The project also breaks new ground in the study of citizens’ preferences for lobbying transparency by investigating support for political disclosure rules across ten developed and developing countries. Earlier research has focused on elite resistance to disclosure, offering little evidence on whether citizens support such reforms. This project fills that gap with a large-scale conjoint survey experiment of over 16,000 respondents. The results reveal widespread support for strict lobbying disclosure requirements and enforcement mechanisms across different country contexts. These findings provide robust evidence that political reforms to strengthen disclosure regimes would align with citizen preferences.

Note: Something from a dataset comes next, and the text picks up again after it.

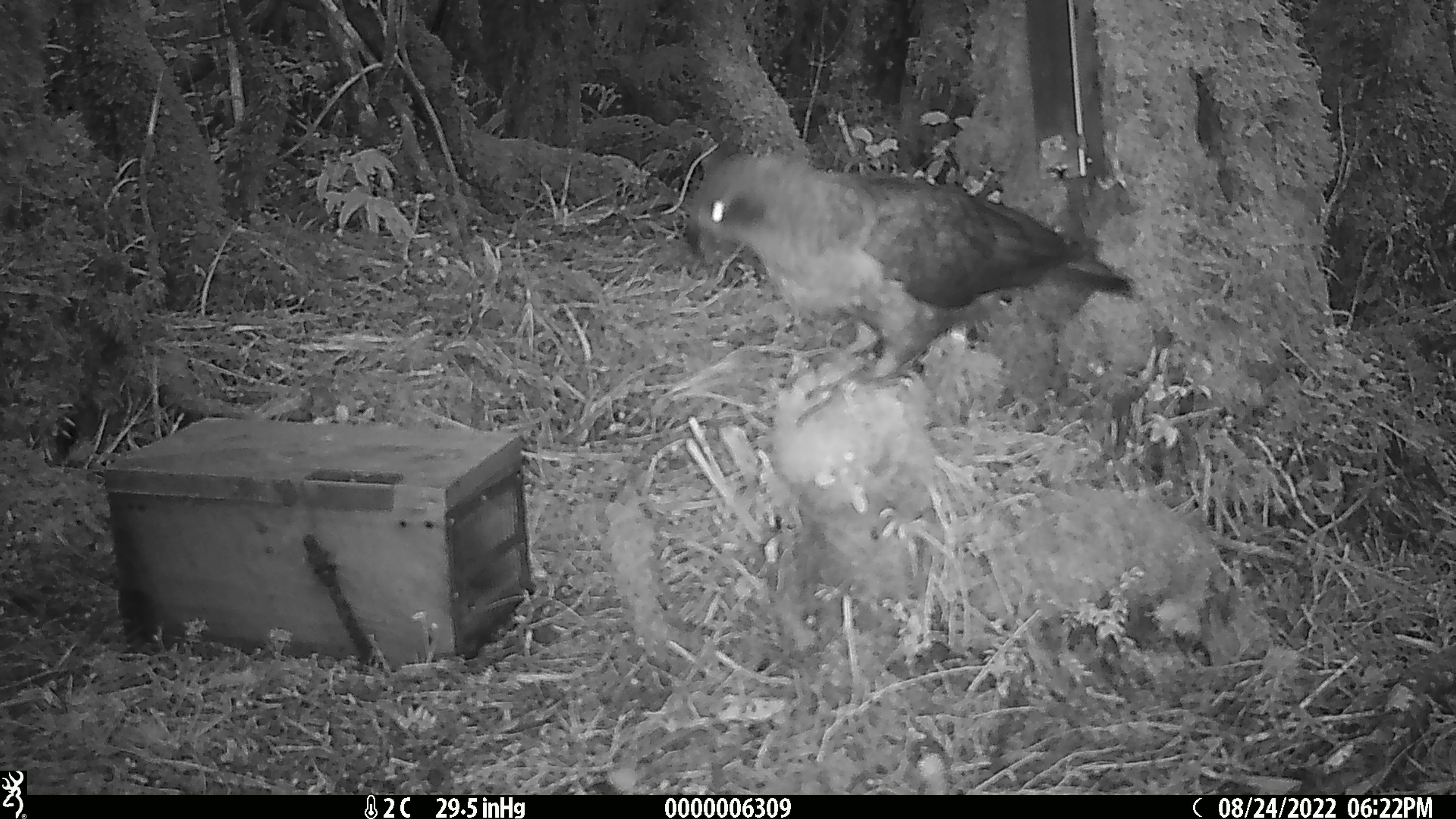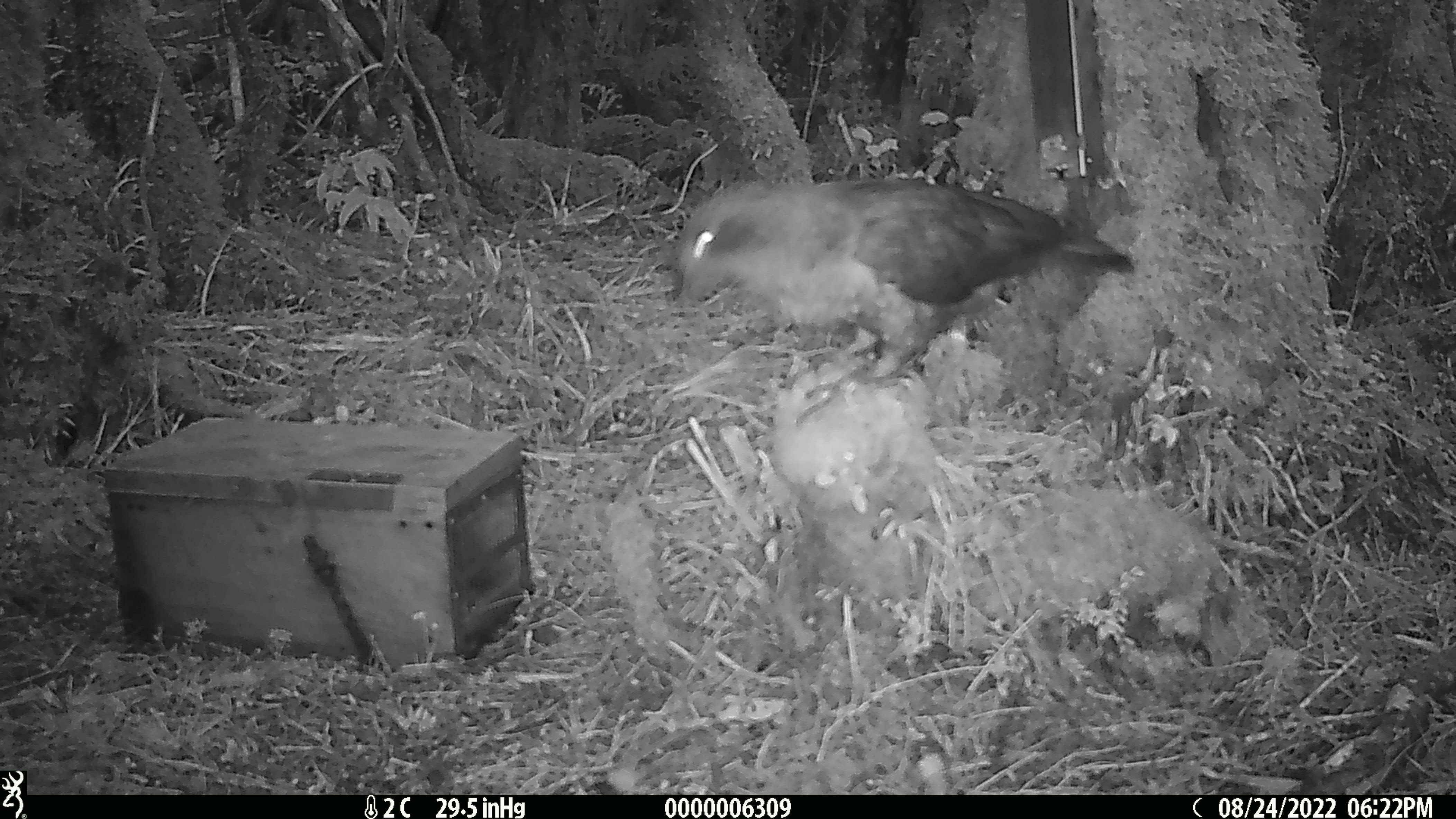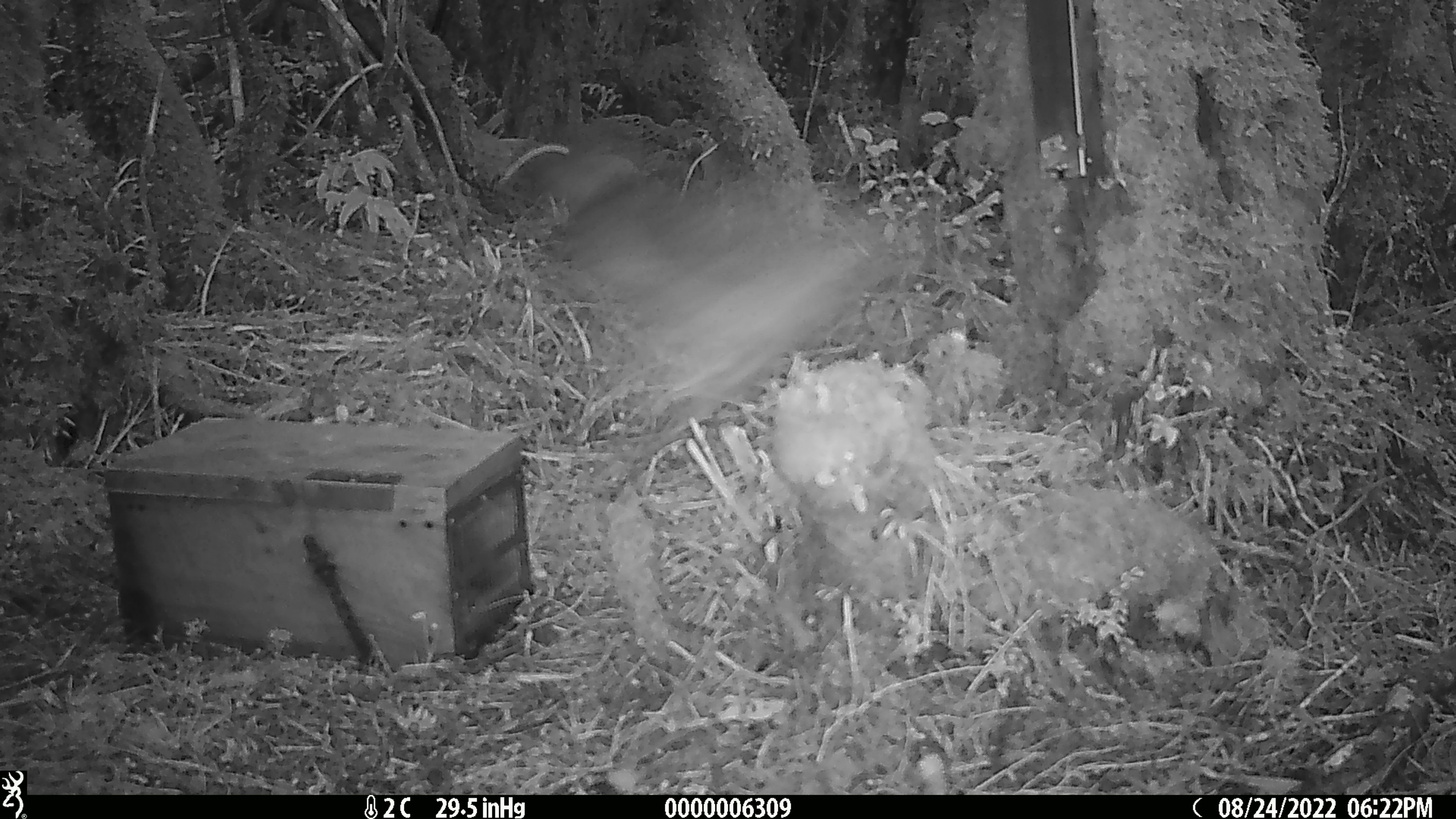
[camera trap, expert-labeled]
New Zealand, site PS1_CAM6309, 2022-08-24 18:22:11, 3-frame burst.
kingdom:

Finally, the project investigates how interest groups influence public opinion. Interest groups spend a lot of money on outside lobbying, such as media campaigns, to influence decision makers indirectly. However, it is unclear to what extent these costly public lobbying strategies can change public opinion. Moreover, previous studies have produced mixed and context-specific results. By conducting a well-powered factorial survey experiment in Germany and the UK, this project provides systematic comparative evidence that interest group messages can have a short-term influence on public opinion. However, the effects are not different from policy messages without interest groups and are only effective for certain policies. The findings deepen theoretical debates about lobbying strategies and inform policy discussions on the regulation of political advocacy and its impact on democratic accountability.